Stop DIY and ship to D-Central when any of these are true: per-chip PVT isolates the same chip position on two different A1566 hashboards; a chip has been reflowed once and `ASICCRC` returned within 30 days; the controller is suspected (swap-in diagnostic stayed on the slot regardless of which board was installed); visible capacitor damage near the AUC interface IC; bootloader blocks the firmware downgrade you need; or any burnt-component smell during testing. Book a D-Central ASIC Repair slot at d-central.tech/services/asic-repair/ — 5-10 business days, Canada / US / international.

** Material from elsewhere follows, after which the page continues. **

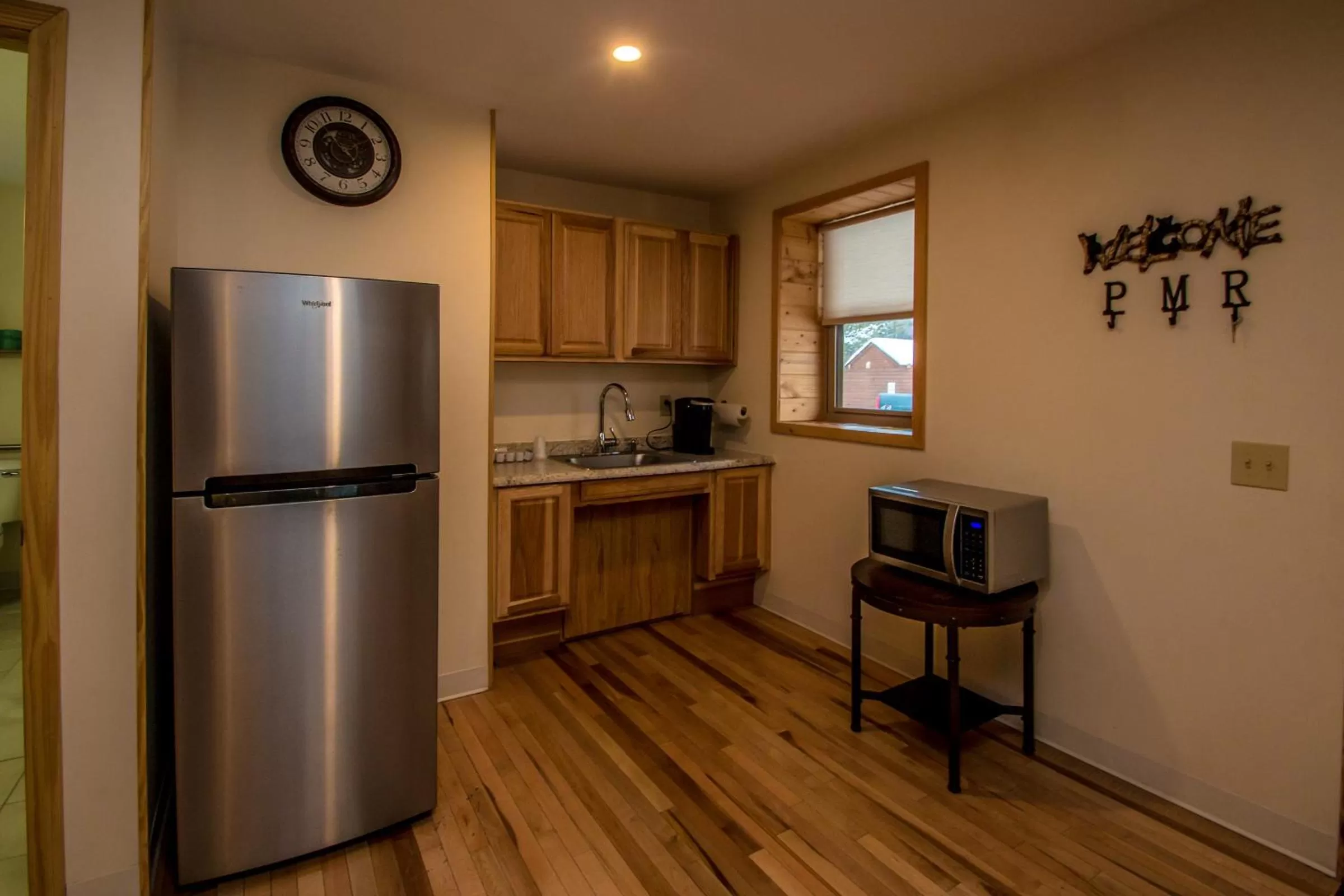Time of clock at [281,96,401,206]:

Pack hashboards in anti-static bags, double-box with ≥ 5 cm of foam on every side, and include a printed note with: the exact `ASICCRC` lines from `kern.log`, your A1566 firmware build string, PSU model and measured rail voltage, ambient at install, and all Tier 1-3 steps already run. This saves D-Central bench diagnostic time which saves you repair dollars. Bench process: AUC bus isolation on a test fixture, chain-by-chain CRC replay, chip replacement with graded A15-class parts, reflow and re-seal, 24 h nameplate burn-in with log capture.